The required output is every line from the beginning of the entries below through the line that includes "emerging-flux region has", copied exactly.

Collected data:

================================

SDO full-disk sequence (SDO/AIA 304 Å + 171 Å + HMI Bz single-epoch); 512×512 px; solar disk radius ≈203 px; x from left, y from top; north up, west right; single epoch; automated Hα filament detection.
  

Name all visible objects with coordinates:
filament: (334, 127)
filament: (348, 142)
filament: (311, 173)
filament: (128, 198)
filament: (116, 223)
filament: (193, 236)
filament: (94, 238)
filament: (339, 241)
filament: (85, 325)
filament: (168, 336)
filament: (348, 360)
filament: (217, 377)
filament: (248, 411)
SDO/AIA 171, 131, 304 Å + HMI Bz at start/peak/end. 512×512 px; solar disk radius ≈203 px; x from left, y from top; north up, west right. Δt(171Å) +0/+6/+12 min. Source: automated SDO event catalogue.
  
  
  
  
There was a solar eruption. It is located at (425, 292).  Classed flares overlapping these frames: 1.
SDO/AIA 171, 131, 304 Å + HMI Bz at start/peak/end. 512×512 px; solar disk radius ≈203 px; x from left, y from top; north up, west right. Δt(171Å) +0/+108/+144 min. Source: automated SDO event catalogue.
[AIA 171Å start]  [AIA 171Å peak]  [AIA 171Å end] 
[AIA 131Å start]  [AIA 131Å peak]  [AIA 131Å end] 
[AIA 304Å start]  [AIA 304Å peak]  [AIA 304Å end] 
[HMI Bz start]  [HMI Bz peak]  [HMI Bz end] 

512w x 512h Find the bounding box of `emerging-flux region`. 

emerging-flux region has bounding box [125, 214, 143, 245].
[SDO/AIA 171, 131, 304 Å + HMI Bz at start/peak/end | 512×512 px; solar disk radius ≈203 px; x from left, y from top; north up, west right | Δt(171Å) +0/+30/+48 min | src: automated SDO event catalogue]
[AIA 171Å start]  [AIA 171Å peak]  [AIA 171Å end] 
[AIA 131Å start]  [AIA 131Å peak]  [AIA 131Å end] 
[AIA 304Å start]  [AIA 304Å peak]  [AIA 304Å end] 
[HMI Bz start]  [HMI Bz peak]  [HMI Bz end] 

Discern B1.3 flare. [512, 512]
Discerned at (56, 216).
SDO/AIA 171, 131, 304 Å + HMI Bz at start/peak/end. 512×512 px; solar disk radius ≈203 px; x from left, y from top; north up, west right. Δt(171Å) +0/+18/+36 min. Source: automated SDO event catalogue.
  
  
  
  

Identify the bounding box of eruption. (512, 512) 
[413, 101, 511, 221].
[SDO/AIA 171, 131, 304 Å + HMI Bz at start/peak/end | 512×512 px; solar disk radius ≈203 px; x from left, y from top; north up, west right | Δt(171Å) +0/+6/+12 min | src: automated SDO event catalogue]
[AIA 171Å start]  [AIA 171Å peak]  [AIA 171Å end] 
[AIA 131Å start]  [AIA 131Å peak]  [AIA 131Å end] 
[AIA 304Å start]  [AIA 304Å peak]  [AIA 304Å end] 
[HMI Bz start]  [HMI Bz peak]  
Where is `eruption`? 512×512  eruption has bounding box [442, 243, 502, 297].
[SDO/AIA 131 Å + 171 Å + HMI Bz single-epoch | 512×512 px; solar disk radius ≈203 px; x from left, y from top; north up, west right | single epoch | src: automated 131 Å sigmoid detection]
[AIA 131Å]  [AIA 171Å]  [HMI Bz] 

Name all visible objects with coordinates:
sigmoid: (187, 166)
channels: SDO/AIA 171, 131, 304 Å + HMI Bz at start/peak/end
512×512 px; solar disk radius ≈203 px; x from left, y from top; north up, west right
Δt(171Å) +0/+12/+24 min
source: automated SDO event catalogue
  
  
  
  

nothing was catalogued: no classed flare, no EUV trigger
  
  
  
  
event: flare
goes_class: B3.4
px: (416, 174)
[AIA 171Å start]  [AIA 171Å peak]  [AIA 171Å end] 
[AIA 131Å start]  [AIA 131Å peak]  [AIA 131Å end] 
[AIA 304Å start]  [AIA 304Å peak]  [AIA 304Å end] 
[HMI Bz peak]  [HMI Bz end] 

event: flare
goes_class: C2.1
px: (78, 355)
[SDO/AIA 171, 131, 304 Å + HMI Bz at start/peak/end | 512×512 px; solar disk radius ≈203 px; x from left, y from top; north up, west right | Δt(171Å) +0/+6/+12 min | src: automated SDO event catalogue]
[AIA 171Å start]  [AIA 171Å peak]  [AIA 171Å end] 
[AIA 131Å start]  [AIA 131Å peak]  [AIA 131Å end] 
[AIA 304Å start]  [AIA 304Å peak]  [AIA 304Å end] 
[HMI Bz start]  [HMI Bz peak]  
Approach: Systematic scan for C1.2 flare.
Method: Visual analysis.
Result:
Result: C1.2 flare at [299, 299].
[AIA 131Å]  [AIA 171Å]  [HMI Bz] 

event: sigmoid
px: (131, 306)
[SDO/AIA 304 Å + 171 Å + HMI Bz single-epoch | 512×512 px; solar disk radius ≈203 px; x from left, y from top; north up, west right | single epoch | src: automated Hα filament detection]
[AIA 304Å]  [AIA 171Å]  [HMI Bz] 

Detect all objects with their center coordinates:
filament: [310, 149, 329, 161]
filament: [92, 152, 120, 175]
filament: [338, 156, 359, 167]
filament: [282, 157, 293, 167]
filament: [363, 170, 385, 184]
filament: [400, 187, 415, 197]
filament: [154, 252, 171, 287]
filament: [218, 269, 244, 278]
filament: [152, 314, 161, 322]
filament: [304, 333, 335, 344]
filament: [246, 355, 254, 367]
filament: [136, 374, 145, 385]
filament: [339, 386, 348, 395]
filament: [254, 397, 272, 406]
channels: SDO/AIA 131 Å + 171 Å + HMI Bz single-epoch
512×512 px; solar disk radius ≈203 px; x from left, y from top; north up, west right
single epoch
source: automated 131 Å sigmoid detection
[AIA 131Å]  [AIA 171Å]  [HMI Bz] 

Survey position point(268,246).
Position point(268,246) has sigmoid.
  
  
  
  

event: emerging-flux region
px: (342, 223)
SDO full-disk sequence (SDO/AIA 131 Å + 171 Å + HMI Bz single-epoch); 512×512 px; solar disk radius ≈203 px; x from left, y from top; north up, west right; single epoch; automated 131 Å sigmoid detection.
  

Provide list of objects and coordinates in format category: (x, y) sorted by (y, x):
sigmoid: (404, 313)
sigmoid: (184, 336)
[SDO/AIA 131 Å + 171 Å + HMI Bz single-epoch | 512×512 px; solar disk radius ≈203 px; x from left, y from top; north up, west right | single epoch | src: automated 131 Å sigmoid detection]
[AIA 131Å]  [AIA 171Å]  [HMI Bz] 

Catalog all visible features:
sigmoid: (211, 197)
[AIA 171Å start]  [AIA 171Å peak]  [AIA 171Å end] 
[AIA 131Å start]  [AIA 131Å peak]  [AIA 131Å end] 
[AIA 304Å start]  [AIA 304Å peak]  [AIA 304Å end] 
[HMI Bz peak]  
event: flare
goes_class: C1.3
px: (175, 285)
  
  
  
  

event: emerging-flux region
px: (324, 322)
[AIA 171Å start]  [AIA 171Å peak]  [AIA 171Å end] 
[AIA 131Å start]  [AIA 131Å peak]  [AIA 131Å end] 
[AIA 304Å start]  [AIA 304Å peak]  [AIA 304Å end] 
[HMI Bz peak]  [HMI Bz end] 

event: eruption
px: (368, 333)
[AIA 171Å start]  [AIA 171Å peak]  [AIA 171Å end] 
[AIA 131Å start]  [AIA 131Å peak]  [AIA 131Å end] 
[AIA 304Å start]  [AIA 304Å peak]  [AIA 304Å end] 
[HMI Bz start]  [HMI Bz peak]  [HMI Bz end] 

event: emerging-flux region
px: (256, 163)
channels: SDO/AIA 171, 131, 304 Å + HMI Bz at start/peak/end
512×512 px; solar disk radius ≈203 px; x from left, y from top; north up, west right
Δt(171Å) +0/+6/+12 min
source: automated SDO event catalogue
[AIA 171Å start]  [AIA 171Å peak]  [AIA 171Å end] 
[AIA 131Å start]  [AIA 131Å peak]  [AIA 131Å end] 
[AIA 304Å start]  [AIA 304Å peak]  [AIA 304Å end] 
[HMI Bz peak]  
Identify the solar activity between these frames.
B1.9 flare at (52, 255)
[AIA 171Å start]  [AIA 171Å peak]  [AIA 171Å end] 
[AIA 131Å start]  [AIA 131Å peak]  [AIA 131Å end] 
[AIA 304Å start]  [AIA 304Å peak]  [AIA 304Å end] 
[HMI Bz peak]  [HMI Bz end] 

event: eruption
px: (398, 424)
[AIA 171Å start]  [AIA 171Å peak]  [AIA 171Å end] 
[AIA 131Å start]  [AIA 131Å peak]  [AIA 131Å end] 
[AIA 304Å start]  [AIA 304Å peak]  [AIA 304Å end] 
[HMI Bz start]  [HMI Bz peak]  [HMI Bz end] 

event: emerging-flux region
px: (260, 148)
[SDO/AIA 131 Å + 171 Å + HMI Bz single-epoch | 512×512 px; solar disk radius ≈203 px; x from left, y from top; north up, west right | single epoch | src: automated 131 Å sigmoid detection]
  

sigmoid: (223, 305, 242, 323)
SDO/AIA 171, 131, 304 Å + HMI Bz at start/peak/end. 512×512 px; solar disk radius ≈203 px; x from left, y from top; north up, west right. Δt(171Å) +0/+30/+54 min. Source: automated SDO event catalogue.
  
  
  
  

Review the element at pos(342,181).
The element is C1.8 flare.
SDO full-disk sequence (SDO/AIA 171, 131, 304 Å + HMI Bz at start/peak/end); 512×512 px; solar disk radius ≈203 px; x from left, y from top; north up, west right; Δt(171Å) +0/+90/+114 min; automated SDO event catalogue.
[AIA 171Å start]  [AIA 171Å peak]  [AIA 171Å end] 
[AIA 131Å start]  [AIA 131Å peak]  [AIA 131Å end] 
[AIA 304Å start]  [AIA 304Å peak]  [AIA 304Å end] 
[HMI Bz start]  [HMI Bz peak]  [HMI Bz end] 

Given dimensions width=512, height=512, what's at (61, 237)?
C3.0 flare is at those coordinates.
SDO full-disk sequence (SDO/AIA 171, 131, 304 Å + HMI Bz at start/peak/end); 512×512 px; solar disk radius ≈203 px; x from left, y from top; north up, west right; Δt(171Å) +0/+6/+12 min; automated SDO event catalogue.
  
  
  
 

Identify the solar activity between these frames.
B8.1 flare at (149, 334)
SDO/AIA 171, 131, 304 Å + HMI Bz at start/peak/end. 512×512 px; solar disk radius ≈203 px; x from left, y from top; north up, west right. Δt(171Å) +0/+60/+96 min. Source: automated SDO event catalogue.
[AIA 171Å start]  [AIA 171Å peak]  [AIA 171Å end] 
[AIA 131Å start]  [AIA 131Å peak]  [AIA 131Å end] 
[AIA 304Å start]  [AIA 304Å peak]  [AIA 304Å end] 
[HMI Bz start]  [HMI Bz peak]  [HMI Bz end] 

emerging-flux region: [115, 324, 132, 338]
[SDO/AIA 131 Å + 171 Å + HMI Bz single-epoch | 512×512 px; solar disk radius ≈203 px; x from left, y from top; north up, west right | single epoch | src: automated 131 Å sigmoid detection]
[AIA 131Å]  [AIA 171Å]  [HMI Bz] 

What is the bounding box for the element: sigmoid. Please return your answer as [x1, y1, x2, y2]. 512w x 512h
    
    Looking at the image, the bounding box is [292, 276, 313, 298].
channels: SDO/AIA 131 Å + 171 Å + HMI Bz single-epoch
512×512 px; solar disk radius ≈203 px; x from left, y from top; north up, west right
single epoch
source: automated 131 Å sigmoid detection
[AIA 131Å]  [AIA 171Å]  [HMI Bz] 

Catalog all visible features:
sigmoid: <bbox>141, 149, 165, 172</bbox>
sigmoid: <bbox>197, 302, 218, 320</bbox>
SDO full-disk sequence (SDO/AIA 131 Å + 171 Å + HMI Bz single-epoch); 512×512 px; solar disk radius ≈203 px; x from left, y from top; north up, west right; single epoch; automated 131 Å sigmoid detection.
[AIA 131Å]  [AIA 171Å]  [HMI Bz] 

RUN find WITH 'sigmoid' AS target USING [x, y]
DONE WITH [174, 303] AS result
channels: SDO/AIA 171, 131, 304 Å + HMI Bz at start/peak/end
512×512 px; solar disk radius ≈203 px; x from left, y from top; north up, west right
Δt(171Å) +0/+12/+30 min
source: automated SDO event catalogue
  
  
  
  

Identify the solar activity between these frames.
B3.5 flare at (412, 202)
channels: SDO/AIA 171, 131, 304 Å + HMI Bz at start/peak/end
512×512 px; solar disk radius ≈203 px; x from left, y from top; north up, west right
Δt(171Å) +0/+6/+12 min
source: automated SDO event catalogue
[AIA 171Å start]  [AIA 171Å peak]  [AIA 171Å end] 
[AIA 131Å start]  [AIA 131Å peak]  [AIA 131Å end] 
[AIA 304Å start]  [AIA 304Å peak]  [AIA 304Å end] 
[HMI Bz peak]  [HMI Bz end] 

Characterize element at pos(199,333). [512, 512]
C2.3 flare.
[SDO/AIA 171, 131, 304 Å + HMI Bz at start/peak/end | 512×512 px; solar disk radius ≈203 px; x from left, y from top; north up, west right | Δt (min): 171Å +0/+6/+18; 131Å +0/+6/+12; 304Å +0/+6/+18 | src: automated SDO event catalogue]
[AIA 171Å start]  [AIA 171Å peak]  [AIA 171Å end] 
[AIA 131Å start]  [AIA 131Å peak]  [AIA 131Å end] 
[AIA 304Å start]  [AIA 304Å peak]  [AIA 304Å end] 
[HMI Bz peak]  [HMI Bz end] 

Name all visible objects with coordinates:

================================

Response area:
SDO full-disk sequence (SDO/AIA 304 Å + 171 Å + HMI Bz single-epoch); 512×512 px; solar disk radius ≈203 px; x from left, y from top; north up, west right; single epoch; automated Hα filament detection.
  

Name all visible objects with coordinates:
filament: (334, 127)
filament: (348, 142)
filament: (311, 173)
filament: (128, 198)
filament: (116, 223)
filament: (193, 236)
filament: (94, 238)
filament: (339, 241)
filament: (85, 325)
filament: (168, 336)
filament: (348, 360)
filament: (217, 377)
filament: (248, 411)
SDO/AIA 171, 131, 304 Å + HMI Bz at start/peak/end. 512×512 px; solar disk radius ≈203 px; x from left, y from top; north up, west right. Δt(171Å) +0/+6/+12 min. Source: automated SDO event catalogue.
  
  
  
  
There was a solar eruption. It is located at (425, 292).  Classed flares overlapping these frames: 1.
SDO/AIA 171, 131, 304 Å + HMI Bz at start/peak/end. 512×512 px; solar disk radius ≈203 px; x from left, y from top; north up, west right. Δt(171Å) +0/+108/+144 min. Source: automated SDO event catalogue.
[AIA 171Å start]  [AIA 171Å peak]  [AIA 171Å end] 
[AIA 131Å start]  [AIA 131Å peak]  [AIA 131Å end] 
[AIA 304Å start]  [AIA 304Å peak]  [AIA 304Å end] 
[HMI Bz start]  [HMI Bz peak]  [HMI Bz end] 

512w x 512h Find the bounding box of `emerging-flux region`. 

emerging-flux region has bounding box [125, 214, 143, 245].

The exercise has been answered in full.